PLANS to slash legal aid will leave many people with nowhere to turn for expert help with urgent and serious problems, Eastbourne Citizens Advice Bureau warned this week.

The CAB is worried that more than half a million people on low incomes could be cut off from free advice on legal problems involving important family issues, welfare benefits, employment, housing, education and debt as a result of Government proposals to cut legal aid by £350 million.

If the plans go ahead, most of these issues will no longer qualify for legal aid except in very limited circumstances, and people on low incomes will be asked to pay more than ever to get the legal advice they need.

Its concerns have prompted the bureau to join the ‘Justice for All’ campaign to ensure everyone is treated fairly under the law, no matter who they are, how much money they have or where they live.

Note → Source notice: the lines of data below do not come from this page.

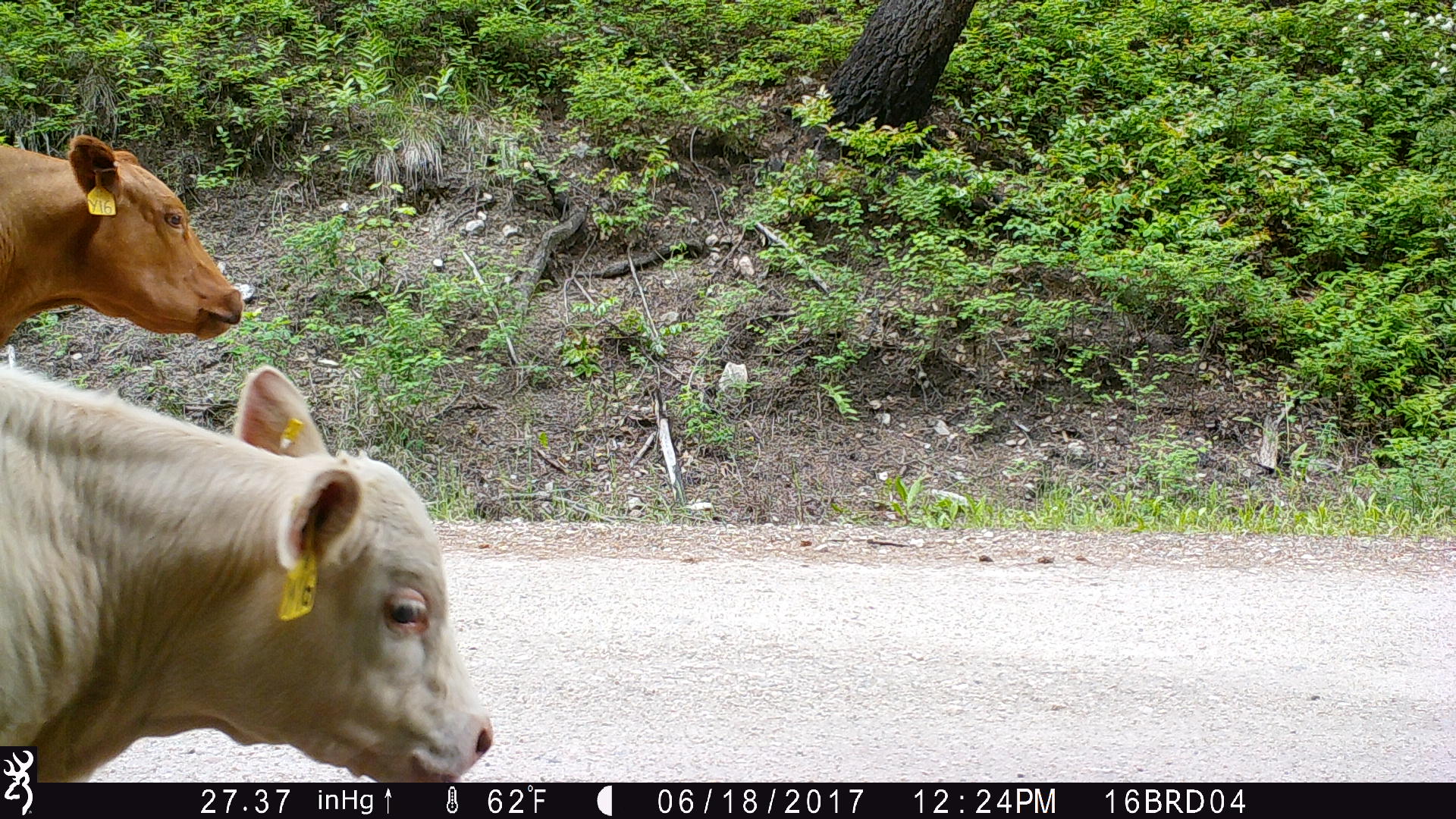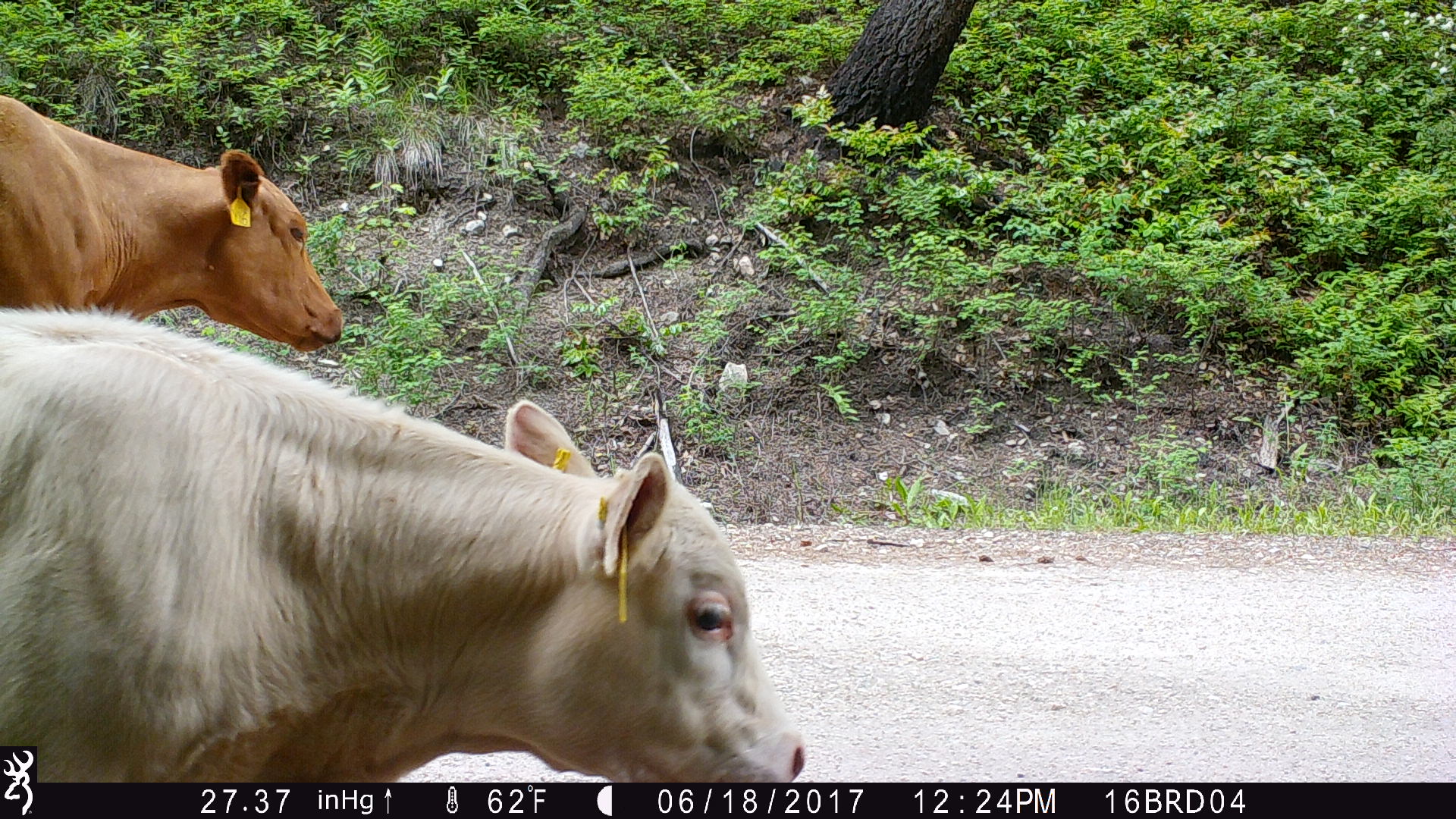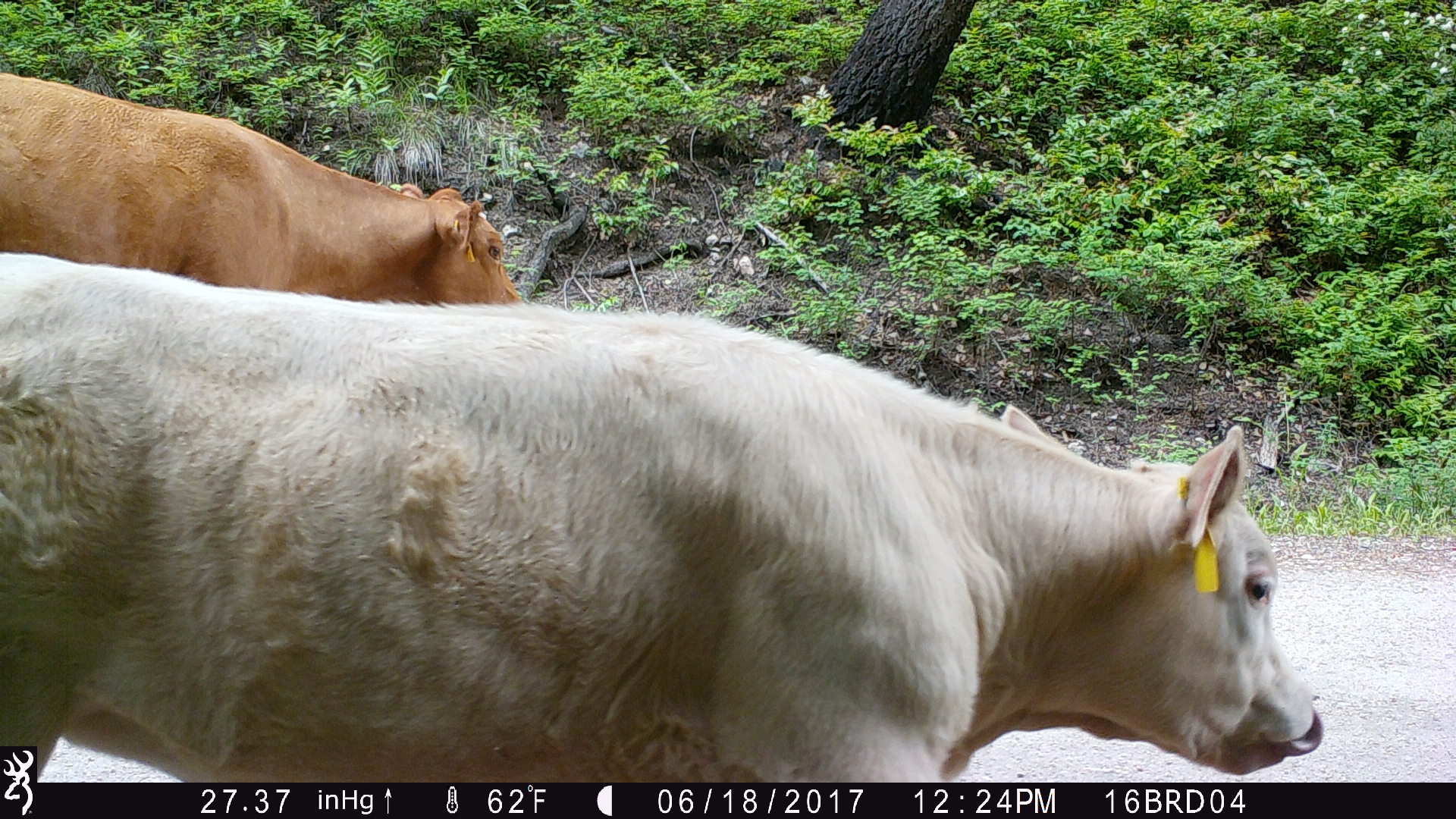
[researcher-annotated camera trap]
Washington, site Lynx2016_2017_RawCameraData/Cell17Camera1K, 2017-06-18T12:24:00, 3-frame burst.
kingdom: Animalia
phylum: Chordata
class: Mammalia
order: Artiodactyla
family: Bovidae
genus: Bos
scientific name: Bos taurus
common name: domestic cattle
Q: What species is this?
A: Domestic cattle (Bos taurus).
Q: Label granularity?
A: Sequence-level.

The campaign is a coalition of legal and advice agencies, charities such as Mind, Scope and Kids’ Company, trade unions, community groups and members of the public.

CAB manager Alan Bruzon said, “Every year Eastbourne CAB and BHT Eastbourne Advice help around 2,000 people at moments of real need, thanks to funding from civil legal aid.

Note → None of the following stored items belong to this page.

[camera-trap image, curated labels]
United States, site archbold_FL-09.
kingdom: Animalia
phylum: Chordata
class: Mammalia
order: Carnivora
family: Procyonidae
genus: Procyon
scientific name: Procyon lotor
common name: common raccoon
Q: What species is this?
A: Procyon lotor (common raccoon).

“If people can’t access legal help, the consequences can be dire – spiralling debt, homelessness, family breakdown, domestic violence, depression.

“Withdrawing legal aid with no alternative on offer will deny access to justice to some of the most vulnerable people in our community, leaving them overwhelmed by problems with nowhere to turn.

“What’s more, this really is a false economy. The entire legal aid budget is equivalent to only two weeks’ worth of public funding to the NHS.

“Yet the savings to the taxpayer are on a scale of up £10 to every pound put in, if people get legal advice early enough to save costs to other public services further down the line.”